Set exercise A: Condense the paragraph of the post on faith that begins "I can't prove the friendship of my friend" into a short bulleted list that keeps its main points.

Page excerpt:
● ● ●

Thursday, December 07, 2006

Because of my chat with Leah...

Yesterday Leah and I were talking on the phone. She is just finishing up reading The Purpose Driven Life, so we were talking about that and also Lyn being so close to death and how people let us down and on and on and on. This all led us into a discussion on faith. So today I was reading and came across something written by Fredrick Buechner and thought Leah would like it. It's long, so hold on....
"Faith is better undersood as a verb than as a noun, as a process than as a possession. It is on-again-off-again rather than once-and-for-all. Faith is not being sure where you're going, but going anyway. A journey without maps. Paul Tillich said that doubt isn't the opposite of faith; it is an element of faith.
I have faith that my friend is my friend. It is possible that all his motives are ulterior. It is possible that what he is secretly drawn to is not me, but my wife or my money. But there's something about the way I feel when he's around, about the way he looks me in the eye, about the way we can talk to eachother without pretense and be silent together without embarrassment, that makes me willing to put my life in his hands, as I do each time I call him friend.
I can't prove the friendship of my friend. When I experience it, I don't need to prove it. When I don't experience it, no proof will do. If I tried to put his friendship to the test somehow, the test itself would queer the friendship I was testing. So it is with the Goodness of God.
The five so-called proofs for the existence of God will never prove to unfaith that God exists. They are merely five ways to describing the existence of the God you have faith in already.

● ● ●

Supplied information:
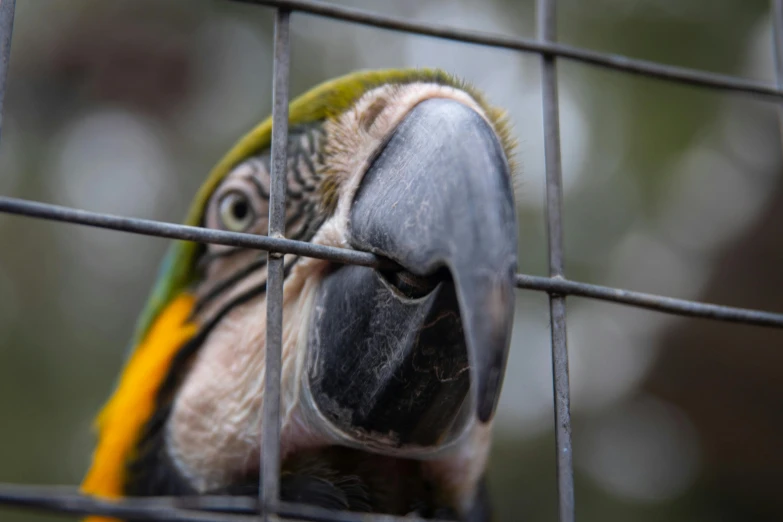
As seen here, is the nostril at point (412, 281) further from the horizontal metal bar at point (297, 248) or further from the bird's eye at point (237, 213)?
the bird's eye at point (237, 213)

● ● ●

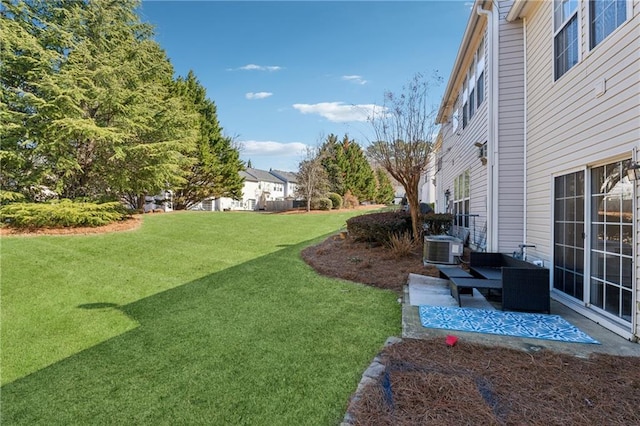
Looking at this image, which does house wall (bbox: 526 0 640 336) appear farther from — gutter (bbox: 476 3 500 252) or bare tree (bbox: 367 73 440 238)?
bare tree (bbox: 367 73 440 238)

● ● ●

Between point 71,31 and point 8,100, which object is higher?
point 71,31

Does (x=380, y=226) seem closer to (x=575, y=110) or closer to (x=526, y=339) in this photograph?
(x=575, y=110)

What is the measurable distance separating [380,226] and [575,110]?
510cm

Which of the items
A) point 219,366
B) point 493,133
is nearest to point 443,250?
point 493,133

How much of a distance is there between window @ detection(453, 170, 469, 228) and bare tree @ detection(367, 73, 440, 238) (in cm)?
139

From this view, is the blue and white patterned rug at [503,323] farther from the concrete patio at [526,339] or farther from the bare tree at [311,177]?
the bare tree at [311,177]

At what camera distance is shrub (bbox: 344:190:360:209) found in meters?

● ● ●

Set exercise B: Output the listing as a Markdown table with the columns n and Line. Begin with the line that contains "Does (x=380, y=226)" and continue through the line that contains "At what camera". Number each row, leave out blank lines, and include nothing else.

Expected output A:
- The friendship of a friend cannot be proved.
- When it is experienced, it needs no proof. When it is not, no proof will do.
- Putting the friendship to a test would spoil the very friendship being tested.
- The same is true of the Goodness of God.

Expected output B:
| n | Line |
|---|---|
| 1 | Does (x=380, y=226) seem closer to (x=575, y=110) or closer to (x=526, y=339) in this photograph? |
| 2 | (x=575, y=110) |
| 3 | What is the measurable distance separating [380,226] and [575,110]? |
| 4 | 510cm |
| 5 | Which of the items |
| 6 | A) point 219,366 |
| 7 | B) point 493,133 |
| 8 | is nearest to point 443,250? |
| 9 | point 493,133 |
| 10 | How much of a distance is there between window @ detection(453, 170, 469, 228) and bare tree @ detection(367, 73, 440, 238) (in cm)? |
| 11 | 139 |
| 12 | From this view, is the blue and white patterned rug at [503,323] farther from the concrete patio at [526,339] or farther from the bare tree at [311,177]? |
| 13 | the bare tree at [311,177] |
| 14 | At what camera distance is shrub (bbox: 344:190:360:209) found in meters? |